§ SET PROBLEM: List every line in the listing below that contains the string "point".

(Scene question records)
- - - - -

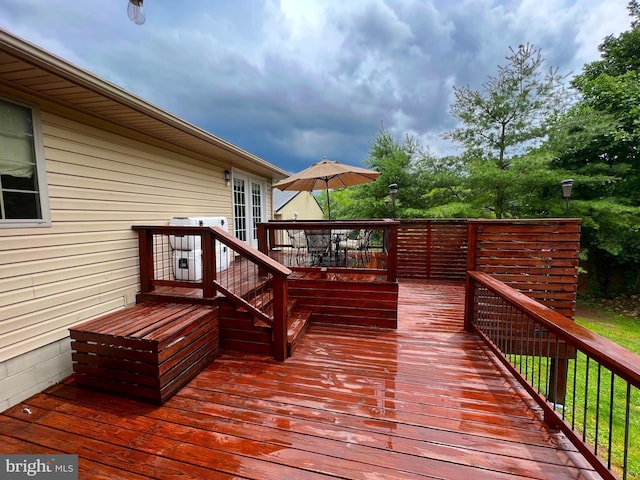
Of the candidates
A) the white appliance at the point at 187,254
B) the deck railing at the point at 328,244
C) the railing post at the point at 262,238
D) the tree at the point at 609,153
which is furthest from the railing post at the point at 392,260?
the tree at the point at 609,153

- - - - -

§ ANSWER TO THE TASK:
A) the white appliance at the point at 187,254
B) the deck railing at the point at 328,244
C) the railing post at the point at 262,238
D) the tree at the point at 609,153
which is furthest from the railing post at the point at 392,260?
the tree at the point at 609,153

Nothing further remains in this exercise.